Selected text>
>> start

# Supply stores in Minneapolis, MN?



## Zing (Apr 23, 2020)

I'm still fairly new to the Twin Cities area in Minnesota.  I'm just a hobbyist soaper and want to buy a single wire slicer.  I'm finding good ones online but the shipping costs as much as the item.  Is there a store in the area that soapers get their supplies from?  Thanks,


----------



## dibbles (Apr 23, 2020)

If you find one, let me know . The only one I know of in MN at all is this one QuickCut Single Wire Cutter [SINGLEWIRECUT] - $137.95 : ForCraftsSake.com, Soap Molds, Soap Cutters, Wood Crates, Displays

It looks like it's 2 months out for shipping, and I have no idea what the shipping cost would be. But maybe a road trip?

I've been very happy with my cutter from BudsWoodshop on etsy. It's an investment, but one I am glad I made. Mine is wood - I think this would be even better. Metal Single Wire Adjustable Soap Cutter - Not For M&P

I guess it depends on how much you want to spend. Are you handy at all? Or do you know anyone who is?


----------



## shunt2011 (Apr 23, 2020)

I have Buds wooden single cutter and metal multi cutter. They are great quality and worth the money.  There are cheaper ones on Etsy.  Can’t speak to quality.


----------



## Zany_in_CO (Apr 23, 2020)

Will this do? You could probably find one locally. What made me think of it was that I saw one at an online Auction today. Plus I was just talking about one like this with another soaper.
Wire Cheese Slicer

Also, Sweet Cakes Soap is in Minnetonka. They've been around "forever" as a fragrance supplier but it seems they're going to be offering base oils and lye as well. They have a new look but aren't well stocked, probably due to the lockdown. Getting well stocked may take a while.

>> end

Problem requirements> From the thread on soap supply stores, copy word for word the part that opens with the words containing "I've been very" and closes with "speak to quality.".

Source data:
>> start

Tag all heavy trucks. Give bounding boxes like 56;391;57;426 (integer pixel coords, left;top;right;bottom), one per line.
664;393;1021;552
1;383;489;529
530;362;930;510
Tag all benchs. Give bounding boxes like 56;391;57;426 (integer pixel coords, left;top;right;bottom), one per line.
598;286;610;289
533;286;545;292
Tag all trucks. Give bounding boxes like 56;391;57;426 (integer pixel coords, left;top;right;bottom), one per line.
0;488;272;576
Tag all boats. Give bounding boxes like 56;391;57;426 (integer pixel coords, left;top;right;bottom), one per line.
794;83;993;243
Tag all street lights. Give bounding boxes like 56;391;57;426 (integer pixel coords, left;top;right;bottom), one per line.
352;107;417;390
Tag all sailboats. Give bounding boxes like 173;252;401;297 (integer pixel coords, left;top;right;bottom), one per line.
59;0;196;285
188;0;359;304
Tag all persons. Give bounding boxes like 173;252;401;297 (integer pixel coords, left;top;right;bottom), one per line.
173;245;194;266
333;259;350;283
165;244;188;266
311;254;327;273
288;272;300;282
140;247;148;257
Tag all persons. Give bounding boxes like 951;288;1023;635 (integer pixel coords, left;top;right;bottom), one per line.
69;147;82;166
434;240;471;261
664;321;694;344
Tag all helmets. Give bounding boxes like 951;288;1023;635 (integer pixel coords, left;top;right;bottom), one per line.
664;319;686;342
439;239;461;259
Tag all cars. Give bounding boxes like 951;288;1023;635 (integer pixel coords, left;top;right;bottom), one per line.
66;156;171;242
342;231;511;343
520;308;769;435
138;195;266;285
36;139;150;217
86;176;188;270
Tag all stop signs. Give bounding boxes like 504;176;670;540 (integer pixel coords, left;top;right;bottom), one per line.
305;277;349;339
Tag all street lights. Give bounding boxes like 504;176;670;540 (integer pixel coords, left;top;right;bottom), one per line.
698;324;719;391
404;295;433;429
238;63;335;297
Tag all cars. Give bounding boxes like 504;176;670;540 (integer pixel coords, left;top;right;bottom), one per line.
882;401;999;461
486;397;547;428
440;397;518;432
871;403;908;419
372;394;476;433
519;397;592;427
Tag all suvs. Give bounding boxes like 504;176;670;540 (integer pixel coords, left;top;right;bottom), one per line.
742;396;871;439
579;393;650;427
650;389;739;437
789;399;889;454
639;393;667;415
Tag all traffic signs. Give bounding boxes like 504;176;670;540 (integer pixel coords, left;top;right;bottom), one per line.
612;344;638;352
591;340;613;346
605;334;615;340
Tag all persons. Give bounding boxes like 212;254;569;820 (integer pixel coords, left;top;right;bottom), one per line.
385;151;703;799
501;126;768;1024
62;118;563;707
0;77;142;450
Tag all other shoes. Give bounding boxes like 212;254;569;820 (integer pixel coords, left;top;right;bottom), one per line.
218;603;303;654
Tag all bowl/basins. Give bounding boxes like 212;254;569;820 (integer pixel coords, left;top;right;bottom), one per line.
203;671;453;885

>> end

Task response>
I've been very happy with my cutter from BudsWoodshop on etsy. It's an investment, but one I am glad I made. Mine is wood - I think this would be even better. Metal Single Wire Adjustable Soap Cutter - Not For M&P

I guess it depends on how much you want to spend. Are you handy at all? Or do you know anyone who is?


----------



## shunt2011 (Apr 23, 2020)

I have Buds wooden single cutter and metal multi cutter. They are great quality and worth the money.  There are cheaper ones on Etsy.  Can’t speak to quality.